## ENTRIES
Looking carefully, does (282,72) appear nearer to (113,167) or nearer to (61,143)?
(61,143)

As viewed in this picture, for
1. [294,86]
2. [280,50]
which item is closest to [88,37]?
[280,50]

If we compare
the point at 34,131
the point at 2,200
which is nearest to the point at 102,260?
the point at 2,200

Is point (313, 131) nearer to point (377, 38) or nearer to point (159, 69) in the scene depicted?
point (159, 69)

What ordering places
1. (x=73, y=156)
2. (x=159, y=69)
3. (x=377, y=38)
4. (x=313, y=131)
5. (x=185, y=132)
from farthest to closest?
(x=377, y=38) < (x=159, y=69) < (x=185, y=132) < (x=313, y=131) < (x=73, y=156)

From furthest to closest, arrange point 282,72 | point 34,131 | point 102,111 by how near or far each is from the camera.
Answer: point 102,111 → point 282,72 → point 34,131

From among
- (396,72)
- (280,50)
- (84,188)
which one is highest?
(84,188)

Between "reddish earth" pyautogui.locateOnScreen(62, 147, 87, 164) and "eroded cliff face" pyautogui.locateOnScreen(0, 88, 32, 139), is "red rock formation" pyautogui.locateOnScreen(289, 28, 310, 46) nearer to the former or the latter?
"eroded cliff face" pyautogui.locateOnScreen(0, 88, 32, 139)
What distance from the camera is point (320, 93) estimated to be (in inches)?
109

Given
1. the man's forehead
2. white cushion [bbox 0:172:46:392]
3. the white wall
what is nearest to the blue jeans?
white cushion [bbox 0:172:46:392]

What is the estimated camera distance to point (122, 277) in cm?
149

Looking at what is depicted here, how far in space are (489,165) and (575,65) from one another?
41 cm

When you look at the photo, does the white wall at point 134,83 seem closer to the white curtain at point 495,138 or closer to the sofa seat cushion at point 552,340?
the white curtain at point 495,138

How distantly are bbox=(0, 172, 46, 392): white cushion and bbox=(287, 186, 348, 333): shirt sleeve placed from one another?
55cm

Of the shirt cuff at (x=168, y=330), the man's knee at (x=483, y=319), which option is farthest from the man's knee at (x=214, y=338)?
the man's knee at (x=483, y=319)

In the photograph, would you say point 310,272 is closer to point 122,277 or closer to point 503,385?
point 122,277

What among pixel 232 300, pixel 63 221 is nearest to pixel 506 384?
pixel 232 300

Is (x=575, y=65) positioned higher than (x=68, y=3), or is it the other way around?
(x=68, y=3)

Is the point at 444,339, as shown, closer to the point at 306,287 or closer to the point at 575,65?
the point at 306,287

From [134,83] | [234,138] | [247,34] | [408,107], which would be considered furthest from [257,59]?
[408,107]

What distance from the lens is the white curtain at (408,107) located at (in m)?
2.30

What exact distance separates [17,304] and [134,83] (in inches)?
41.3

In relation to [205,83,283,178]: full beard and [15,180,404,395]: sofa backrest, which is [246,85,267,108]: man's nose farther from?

## REQUIRED TASK
Change every "the white wall" in the listing above to "the pale wall", leaving the rest of the listing untouched.

## THE OUTPUT
Looking carefully, does (282,72) appear nearer to (113,167) or nearer to (61,143)?
(61,143)

As viewed in this picture, for
1. [294,86]
2. [280,50]
which item is closest to [88,37]?
[280,50]

If we compare
the point at 34,131
the point at 2,200
which is nearest to the point at 102,260?
the point at 2,200

Is point (313, 131) nearer to point (377, 38) or nearer to point (159, 69) in the scene depicted?
point (159, 69)

What ordering places
1. (x=73, y=156)
2. (x=159, y=69)
3. (x=377, y=38)
4. (x=313, y=131)
5. (x=185, y=132)
from farthest to closest?
(x=377, y=38) < (x=159, y=69) < (x=185, y=132) < (x=313, y=131) < (x=73, y=156)

From furthest to closest, arrange point 282,72 | point 34,131 | point 102,111 by how near or far each is from the camera.
Answer: point 102,111 → point 282,72 → point 34,131

From among
- (396,72)
- (280,50)
- (84,188)
which one is highest?
(84,188)

Between "reddish earth" pyautogui.locateOnScreen(62, 147, 87, 164) and "eroded cliff face" pyautogui.locateOnScreen(0, 88, 32, 139), is "red rock formation" pyautogui.locateOnScreen(289, 28, 310, 46) nearer to the former or the latter?
"eroded cliff face" pyautogui.locateOnScreen(0, 88, 32, 139)
What distance from the camera is point (320, 93) estimated to be (in inches)?
109

Given
1. the man's forehead
2. white cushion [bbox 0:172:46:392]
3. the pale wall
what is nearest to the blue jeans?
white cushion [bbox 0:172:46:392]

What is the estimated camera distance to point (122, 277) in cm?
149

Looking at what is depicted here, how far in space are (489,165) and (575,65) from one another?
41 cm

When you look at the photo, does the pale wall at point 134,83 seem closer to the white curtain at point 495,138 or closer to the sofa seat cushion at point 552,340?
the white curtain at point 495,138

How distantly are bbox=(0, 172, 46, 392): white cushion and bbox=(287, 186, 348, 333): shirt sleeve placed from one another?
55cm

Of the shirt cuff at (x=168, y=330), the man's knee at (x=483, y=319), which option is farthest from the man's knee at (x=214, y=338)?
the man's knee at (x=483, y=319)

In the photograph, would you say point 310,272 is closer to point 122,277 or closer to point 503,385?
point 122,277

What among pixel 232 300, pixel 63 221 is nearest to pixel 506 384?
pixel 232 300

Is (x=575, y=65) positioned higher than (x=68, y=3), or is it the other way around?
(x=68, y=3)

Is the point at 444,339, as shown, closer to the point at 306,287 or closer to the point at 575,65?
the point at 306,287

From [134,83] | [234,138] | [247,34] | [408,107], which would be considered furthest from [257,59]?
[408,107]

What distance from the lens is the white curtain at (408,107) located at (in m)?
2.30

What exact distance separates [17,304] and [134,83] (in inches)?
41.3

In relation to [205,83,283,178]: full beard and [15,180,404,395]: sofa backrest, which is [246,85,267,108]: man's nose farther from?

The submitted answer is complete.